- _Consignes_
1) Reformulez sous forme de liste le paragraphe du texte sur les tueries de Daxin qui commence par « Les deux fils de la famille Chen », en conservant ses faits essentiels.
2) Rédigez la suite du texte sur les tueries de Daxin à partir de son dernier paragraphe.

- _Texte à lire_

● ● ● ● ●

Le 15 septembre 1966, Mao Zedong accueillit pour la troisième fois les Gardes rouges sur la place Tian ‘anmen. Lin Biao leur annonça : « Soldat Gardes rouges… les grandes lignes de votre lutte sont globalement justes. Le président Mao et la direction du Parti vous soutiennent ! (…) Tous ces dirigeants qui ont emprunté la voie capitaliste, toutes ces soi-disant sommités réactionnaires de la bourgeoisie, les vampires, les parasites, ont tous été exterminés grâce à vous. Vous avez agi avec justesse et talent ! ».

Les hommes de Daxin éliminèrent d’abord les plus jeunes des « cinq espèces noires », dans le secret le plus absolu afin de prévenir d’éventuelles émeutes. Puis ils tuèrent les plus vieux (…) Enfin les nourrissons étaient le plus souvent tranchés en deux.

(…) les cadres d’une brigade du village de XIliangge (…) doutant des ordres donnés lors de la réunion, se rendirent la nuit même (…) au comité de la municipalité de Pékin pour demander une entrevue avec les autorités, afin de savoir si ces décisions n’étaient pas contraires à l’esprit insufflé par le gouvernement central.

(…) à Dongliangge, on avait enterré quelqu’un vivant…

Lorsque nous faisions la queue pour entrer dans la cour, nous voyions des hommes vivants, ligotés et agenouillés et des cadavres étendus sur le sol, baignant dans leur sang (…) Ceux qui nous interrogeaient, les yeux injectés de mépris, étalaient leur puissance, tenant chacun dans une main un gourdin…

Les deux fils de la famille Chen implorèrent à genoux : « Ne nous tuez pas ! Nous ne vengerons pas notre père. » Sans lui laisser le temps de s’expliquer, un nommé Tian tua toute la famille à l’aide d’une masse à cochon. En fait, celui-ci avait contracté une dette auprès de cette famille et, en l’éliminant, il n’était plus obligé de l’honorer. Certains, à qui les « cinq espèces noires » avaient prêté des biens, s’empressèrent de les tuer pour ne pas avoir à les restituer. Pis encore, d’autres mirent la main sur leurs épouses et donnèrent à cet acte le doux nom de « changement de position sociale. »

Certains, également, tendaient un câble électrique devant la porte et quand la personne sortait, elle recevait une décharge. La famille était exterminée sans la moindre entrave.

A Macun, une grand-mère et son petits-fils furent enterrés vivants. Lorsque le meurtrier commença à jeter de la terre sur eux, le jeune enfant enfoui dans les bras de sa grand-mère cria : « Mamie, j’ai de la terre dans les yeux. » La vieille dame lui répondit, impuissante : « La douleur cessera dans un instant. »

Comme l’armée avait reçu l’autorisation de « soutenir les gauchistes » et que le gouvernement central se gardait bien de lui dire qui ils étaient, elle se fiait à son propre jugement. 

Dans tout le bourg, on pouvait lire le slogan suivant : « Exterminons définitivement les « quatre catégories noires » (propriétaires terriens, réactionnaires, paysans riches et intellectuels) et préservons pour l’éternité toutes les générations rouges du pays (ouvriers, paysans « pauvres et moyen-pauvres »…) »

● ● ● ● ●

- _Données fournies_
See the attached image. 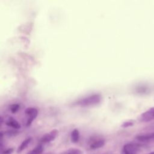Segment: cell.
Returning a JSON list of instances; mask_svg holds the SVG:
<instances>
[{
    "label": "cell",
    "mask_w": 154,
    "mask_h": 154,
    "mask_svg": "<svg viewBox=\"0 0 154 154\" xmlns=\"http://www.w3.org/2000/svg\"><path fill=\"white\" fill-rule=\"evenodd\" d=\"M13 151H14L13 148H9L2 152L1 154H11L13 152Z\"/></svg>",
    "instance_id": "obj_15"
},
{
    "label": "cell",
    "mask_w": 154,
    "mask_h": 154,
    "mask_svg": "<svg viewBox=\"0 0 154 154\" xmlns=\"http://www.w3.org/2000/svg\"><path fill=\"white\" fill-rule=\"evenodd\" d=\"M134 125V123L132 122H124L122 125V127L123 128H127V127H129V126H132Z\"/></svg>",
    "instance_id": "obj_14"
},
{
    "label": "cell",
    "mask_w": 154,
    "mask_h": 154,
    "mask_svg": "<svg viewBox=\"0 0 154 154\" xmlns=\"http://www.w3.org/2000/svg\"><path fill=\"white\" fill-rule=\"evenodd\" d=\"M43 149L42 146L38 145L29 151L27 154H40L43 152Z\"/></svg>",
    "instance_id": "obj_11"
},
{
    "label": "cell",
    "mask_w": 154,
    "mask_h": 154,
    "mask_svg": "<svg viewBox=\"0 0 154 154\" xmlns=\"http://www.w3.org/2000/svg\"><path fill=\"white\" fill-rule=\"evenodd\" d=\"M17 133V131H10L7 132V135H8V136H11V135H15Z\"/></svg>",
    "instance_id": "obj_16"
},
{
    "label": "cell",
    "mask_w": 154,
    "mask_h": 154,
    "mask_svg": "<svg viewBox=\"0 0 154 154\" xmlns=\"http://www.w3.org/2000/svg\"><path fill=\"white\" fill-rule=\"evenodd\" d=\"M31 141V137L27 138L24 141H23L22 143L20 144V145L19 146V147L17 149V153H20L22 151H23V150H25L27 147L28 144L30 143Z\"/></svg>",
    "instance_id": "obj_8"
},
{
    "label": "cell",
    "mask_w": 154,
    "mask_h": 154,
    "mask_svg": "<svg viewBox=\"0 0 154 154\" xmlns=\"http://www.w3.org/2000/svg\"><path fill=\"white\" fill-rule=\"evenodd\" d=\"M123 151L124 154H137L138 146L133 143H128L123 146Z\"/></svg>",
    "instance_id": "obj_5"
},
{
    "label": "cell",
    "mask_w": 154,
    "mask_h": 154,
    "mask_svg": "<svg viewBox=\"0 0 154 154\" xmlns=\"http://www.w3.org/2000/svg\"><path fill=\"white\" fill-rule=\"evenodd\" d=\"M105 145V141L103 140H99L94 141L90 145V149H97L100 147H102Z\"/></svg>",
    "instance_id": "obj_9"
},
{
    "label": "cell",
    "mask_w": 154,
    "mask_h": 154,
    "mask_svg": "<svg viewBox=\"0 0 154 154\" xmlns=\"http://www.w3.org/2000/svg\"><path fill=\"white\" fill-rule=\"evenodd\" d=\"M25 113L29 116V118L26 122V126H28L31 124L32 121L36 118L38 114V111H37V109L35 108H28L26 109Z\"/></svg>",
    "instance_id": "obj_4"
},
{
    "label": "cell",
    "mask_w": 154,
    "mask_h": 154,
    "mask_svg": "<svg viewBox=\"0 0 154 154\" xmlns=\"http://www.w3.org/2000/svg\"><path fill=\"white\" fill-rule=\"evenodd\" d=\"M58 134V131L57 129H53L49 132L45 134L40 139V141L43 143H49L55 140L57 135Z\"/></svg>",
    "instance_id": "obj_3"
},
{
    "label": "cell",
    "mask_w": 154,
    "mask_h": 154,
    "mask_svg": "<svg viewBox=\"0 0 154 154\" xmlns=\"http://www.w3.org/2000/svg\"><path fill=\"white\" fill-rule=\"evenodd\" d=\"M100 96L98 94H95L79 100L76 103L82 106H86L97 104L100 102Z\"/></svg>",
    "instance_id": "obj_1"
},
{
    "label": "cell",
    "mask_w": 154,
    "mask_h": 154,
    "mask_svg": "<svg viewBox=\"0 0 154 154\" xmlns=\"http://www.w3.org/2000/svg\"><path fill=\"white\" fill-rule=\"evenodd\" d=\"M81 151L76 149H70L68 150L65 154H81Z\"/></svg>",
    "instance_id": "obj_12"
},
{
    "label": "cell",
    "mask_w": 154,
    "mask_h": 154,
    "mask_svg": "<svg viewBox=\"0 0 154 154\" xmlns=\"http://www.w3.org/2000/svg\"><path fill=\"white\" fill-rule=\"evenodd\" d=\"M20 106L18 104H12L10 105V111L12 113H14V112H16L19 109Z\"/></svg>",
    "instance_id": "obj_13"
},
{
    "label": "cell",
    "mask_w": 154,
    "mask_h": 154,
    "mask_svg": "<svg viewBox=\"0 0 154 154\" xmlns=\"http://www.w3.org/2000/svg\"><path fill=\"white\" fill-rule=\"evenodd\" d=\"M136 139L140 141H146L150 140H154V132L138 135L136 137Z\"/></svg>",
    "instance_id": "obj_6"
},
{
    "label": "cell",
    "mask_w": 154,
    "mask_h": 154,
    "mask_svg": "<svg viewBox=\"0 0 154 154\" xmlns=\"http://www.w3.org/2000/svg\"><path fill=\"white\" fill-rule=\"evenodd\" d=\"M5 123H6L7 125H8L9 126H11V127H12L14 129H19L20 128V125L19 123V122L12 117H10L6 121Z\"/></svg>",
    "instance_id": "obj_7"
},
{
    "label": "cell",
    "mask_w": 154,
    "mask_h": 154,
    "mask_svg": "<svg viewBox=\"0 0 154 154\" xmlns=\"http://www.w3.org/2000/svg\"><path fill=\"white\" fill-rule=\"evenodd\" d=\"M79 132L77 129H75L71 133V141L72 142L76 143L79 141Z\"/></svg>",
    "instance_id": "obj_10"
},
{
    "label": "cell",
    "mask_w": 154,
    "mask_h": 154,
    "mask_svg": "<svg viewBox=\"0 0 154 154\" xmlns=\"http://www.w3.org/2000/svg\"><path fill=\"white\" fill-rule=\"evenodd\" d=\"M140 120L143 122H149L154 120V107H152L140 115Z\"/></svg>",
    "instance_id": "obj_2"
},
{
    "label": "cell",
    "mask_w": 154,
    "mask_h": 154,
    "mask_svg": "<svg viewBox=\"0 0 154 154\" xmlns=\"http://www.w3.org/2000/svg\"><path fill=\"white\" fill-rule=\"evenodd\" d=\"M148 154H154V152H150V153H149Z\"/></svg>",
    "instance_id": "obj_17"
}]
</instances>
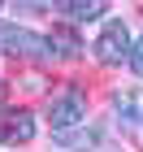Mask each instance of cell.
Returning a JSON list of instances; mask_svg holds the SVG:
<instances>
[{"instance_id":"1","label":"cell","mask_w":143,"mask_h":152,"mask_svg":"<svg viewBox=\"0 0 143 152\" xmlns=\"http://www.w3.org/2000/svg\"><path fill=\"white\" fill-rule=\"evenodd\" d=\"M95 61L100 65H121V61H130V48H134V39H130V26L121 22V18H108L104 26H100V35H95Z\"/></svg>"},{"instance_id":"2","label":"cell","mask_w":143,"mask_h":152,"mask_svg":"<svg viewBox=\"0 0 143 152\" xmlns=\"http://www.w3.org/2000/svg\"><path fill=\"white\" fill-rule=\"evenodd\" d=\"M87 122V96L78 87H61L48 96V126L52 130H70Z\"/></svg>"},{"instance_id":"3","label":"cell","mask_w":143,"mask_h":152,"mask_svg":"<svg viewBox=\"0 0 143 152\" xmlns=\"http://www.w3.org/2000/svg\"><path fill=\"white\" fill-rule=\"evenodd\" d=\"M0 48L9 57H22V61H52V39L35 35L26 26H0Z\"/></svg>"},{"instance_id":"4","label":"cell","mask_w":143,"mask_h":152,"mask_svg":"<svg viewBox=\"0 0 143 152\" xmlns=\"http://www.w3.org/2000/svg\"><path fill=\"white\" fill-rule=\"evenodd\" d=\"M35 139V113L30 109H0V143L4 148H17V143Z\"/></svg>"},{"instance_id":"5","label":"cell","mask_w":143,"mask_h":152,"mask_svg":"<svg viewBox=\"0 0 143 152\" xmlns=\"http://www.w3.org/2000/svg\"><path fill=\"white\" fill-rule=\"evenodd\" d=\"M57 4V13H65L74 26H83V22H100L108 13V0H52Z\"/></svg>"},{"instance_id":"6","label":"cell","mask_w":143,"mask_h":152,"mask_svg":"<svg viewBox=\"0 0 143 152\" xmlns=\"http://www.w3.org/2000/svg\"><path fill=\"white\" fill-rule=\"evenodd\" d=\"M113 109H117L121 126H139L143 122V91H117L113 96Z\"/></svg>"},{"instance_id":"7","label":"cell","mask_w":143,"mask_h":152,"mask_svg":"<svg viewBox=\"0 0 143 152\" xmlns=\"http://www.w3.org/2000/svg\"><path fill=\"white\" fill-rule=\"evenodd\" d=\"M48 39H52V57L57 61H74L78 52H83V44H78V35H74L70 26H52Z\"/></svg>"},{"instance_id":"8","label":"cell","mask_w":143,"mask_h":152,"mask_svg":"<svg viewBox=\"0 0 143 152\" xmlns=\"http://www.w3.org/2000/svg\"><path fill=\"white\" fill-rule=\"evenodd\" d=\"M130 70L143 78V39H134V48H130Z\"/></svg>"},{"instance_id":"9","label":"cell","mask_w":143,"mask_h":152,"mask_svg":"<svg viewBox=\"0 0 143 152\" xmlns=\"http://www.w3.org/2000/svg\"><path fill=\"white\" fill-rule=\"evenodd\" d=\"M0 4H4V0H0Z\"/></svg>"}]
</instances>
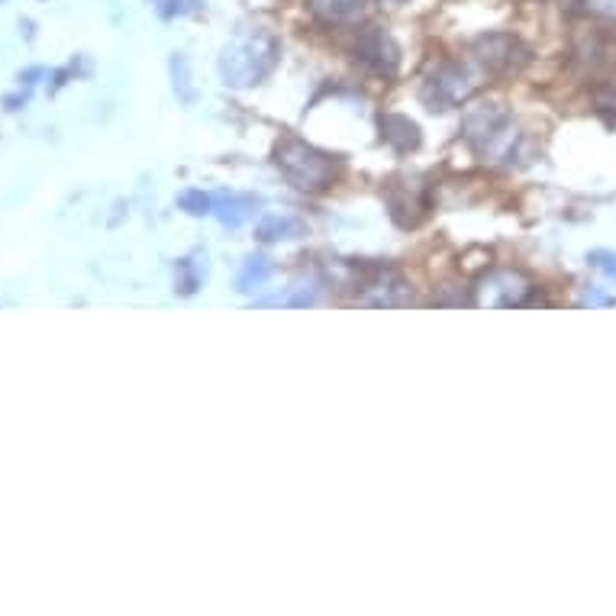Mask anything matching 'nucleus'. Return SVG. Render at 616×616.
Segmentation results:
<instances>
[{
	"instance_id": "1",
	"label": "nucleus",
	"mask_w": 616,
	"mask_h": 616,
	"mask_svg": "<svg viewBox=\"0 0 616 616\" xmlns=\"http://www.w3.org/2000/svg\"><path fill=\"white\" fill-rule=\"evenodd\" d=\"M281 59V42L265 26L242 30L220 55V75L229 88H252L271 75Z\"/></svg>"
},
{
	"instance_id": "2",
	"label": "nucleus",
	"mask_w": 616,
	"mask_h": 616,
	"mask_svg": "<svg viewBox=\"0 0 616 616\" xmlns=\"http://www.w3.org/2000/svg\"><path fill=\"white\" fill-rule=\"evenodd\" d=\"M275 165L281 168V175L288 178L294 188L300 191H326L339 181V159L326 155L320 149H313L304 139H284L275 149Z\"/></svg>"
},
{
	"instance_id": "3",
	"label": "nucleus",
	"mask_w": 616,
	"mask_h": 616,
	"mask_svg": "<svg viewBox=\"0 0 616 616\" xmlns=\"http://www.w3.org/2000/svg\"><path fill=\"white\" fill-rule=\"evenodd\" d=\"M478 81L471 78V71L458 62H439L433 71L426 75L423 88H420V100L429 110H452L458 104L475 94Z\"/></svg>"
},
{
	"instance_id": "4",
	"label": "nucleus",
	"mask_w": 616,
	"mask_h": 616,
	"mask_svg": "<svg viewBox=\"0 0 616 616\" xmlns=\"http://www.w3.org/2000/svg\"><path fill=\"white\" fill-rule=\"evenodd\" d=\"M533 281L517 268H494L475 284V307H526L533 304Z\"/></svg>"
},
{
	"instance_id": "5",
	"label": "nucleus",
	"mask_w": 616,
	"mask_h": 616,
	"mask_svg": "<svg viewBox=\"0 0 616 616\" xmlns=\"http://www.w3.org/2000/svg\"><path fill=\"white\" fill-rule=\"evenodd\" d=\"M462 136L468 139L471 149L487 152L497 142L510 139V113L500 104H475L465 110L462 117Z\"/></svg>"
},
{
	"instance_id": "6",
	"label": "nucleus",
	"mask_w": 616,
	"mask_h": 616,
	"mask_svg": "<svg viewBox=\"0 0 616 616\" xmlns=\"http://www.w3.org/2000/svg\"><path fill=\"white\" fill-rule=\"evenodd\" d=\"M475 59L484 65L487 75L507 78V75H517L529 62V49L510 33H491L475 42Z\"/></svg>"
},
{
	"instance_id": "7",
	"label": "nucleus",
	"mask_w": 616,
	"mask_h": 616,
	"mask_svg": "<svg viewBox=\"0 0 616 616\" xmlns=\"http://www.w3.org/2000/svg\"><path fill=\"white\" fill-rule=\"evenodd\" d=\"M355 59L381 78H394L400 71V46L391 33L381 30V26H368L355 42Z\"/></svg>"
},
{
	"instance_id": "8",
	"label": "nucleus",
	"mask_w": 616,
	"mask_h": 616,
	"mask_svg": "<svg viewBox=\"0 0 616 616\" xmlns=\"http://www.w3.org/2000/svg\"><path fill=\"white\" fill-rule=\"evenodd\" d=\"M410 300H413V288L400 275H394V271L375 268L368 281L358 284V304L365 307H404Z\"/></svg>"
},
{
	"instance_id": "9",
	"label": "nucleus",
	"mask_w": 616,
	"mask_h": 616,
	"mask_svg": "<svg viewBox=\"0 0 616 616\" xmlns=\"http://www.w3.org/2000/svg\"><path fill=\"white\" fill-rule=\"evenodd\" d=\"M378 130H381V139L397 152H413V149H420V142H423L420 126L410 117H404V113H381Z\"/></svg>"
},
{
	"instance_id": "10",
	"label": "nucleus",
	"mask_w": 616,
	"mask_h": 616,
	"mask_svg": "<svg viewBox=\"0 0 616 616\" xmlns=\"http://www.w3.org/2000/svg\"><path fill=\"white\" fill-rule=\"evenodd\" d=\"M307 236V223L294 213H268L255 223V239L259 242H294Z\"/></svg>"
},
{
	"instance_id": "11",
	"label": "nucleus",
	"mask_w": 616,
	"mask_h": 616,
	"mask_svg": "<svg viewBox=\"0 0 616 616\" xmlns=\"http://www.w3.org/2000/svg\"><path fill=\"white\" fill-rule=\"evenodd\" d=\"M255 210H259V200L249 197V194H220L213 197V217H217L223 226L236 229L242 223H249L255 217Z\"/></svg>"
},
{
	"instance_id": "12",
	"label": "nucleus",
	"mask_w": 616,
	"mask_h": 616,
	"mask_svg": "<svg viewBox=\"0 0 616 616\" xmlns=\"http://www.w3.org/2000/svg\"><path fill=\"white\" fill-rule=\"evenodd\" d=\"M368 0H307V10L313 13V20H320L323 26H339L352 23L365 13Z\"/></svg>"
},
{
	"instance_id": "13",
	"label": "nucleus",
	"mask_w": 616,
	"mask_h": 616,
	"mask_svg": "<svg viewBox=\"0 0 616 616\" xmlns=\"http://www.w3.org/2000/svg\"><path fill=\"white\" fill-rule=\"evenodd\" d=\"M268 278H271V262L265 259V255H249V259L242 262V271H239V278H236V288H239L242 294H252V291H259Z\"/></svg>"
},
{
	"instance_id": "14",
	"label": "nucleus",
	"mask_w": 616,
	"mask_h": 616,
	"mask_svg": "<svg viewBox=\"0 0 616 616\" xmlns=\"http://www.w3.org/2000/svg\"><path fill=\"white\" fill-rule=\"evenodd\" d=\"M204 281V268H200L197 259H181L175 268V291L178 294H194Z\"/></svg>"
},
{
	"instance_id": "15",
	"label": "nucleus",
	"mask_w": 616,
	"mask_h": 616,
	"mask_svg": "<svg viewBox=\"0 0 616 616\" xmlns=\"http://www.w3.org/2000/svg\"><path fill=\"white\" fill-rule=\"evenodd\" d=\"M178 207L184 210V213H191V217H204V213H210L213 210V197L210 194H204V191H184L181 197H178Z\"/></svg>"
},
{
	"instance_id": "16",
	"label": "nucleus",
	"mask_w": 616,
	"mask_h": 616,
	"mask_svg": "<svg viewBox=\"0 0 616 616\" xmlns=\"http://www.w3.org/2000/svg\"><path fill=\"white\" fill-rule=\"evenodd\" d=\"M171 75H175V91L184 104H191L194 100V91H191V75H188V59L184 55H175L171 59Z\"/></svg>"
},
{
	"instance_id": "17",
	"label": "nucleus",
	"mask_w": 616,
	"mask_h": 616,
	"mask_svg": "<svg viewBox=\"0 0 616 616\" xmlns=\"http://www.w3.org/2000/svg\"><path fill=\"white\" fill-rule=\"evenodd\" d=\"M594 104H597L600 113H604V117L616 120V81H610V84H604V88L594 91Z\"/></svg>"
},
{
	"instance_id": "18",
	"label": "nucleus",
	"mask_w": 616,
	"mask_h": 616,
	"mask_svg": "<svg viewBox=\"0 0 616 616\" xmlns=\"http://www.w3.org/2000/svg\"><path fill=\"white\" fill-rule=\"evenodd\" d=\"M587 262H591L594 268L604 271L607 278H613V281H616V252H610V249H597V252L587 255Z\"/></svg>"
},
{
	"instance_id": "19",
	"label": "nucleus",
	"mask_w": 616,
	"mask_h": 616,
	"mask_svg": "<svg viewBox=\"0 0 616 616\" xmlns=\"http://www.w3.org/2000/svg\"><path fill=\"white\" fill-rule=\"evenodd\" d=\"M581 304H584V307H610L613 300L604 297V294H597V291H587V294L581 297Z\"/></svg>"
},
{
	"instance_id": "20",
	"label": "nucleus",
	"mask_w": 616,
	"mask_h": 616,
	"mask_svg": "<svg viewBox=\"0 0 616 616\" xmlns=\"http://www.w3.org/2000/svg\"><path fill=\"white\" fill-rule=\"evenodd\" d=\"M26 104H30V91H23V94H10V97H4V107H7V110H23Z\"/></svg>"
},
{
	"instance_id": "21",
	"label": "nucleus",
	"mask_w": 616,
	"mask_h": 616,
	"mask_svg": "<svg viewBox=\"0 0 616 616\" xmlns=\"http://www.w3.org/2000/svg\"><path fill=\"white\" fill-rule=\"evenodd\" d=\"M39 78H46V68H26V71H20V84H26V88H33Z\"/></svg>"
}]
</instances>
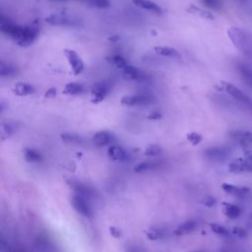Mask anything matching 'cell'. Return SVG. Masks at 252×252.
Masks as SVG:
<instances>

● ● ● ● ●

- _Réponses_
1)
- Les deux fils de la famille Chen supplient à genoux qu'on ne les tue pas et promettent de ne pas venger leur père.
- Un nommé Tian tue toute la famille avec une masse à cochon. Il lui devait de l'argent et n'a ainsi plus à rembourser sa dette.
- Certaines personnes à qui les « cinq espèces noires » avaient prêté des biens s'empressent de les tuer pour ne pas avoir à les rendre.
- D'autres s'emparent de leurs épouses et appellent cet acte « changement de position sociale ».

2)
L’esprit candide, Jiang Xiaochu s’en vint défendre ses proches auprès de la brigade, en citant les propos de Mao Zedong : « Nul n’est responsable de son origine de classe car chacun a le pouvoir de choisir sa voie ». Il fut, à son tour, emprisonné et, comme les autres captifs, condamné à mourir.

Beaucoup d’autres résidents du district de Dao travaillant dans d’autres régions furent piégés par de faux télégrammes qui les priaient de « Revenir vite car mère malade »…

Les habitants de Dao n’osaient plus boire l’eau de la rivière, souillé qu’elle était par les cadavres. Le prix de l’eau vendue auprès des cinq puits de la ville se mit à flamber et ces points de ravitaillement furent pris d’assaut par la population.
Dans les rues, on pouvait lire le dazibao suivant : « Buvons l’eau de la rivière au nom de la révolution ! » Certains révolutionnaires forcenés appliquèrent ce slogan à la lettre.

On attend toujours que les dirigeants en place et les historiens concernés fournissent aux contemporains et aux générations futures des explications claires et concises quant à ces massacres. Cependant, plus de trente ans se sont écoulés et la population reste étonnamment muette, comme si rien ne s‘était produit, comme si tout cela n’était qu’une légende lointaine.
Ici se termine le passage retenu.